● What you will do
Output every line of the entries from the line containing "class: Aves" through the last, exactly, with no other content.
(Beginning of Task input)
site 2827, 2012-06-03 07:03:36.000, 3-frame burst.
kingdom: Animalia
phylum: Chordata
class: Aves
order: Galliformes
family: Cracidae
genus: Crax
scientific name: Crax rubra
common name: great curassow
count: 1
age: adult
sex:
(End of Task input)
● Solution to this problem
class: Aves
order: Galliformes
family: Cracidae
genus: Crax
scientific name: Crax rubra
common name: great curassow
count: 1
age: adult
sex:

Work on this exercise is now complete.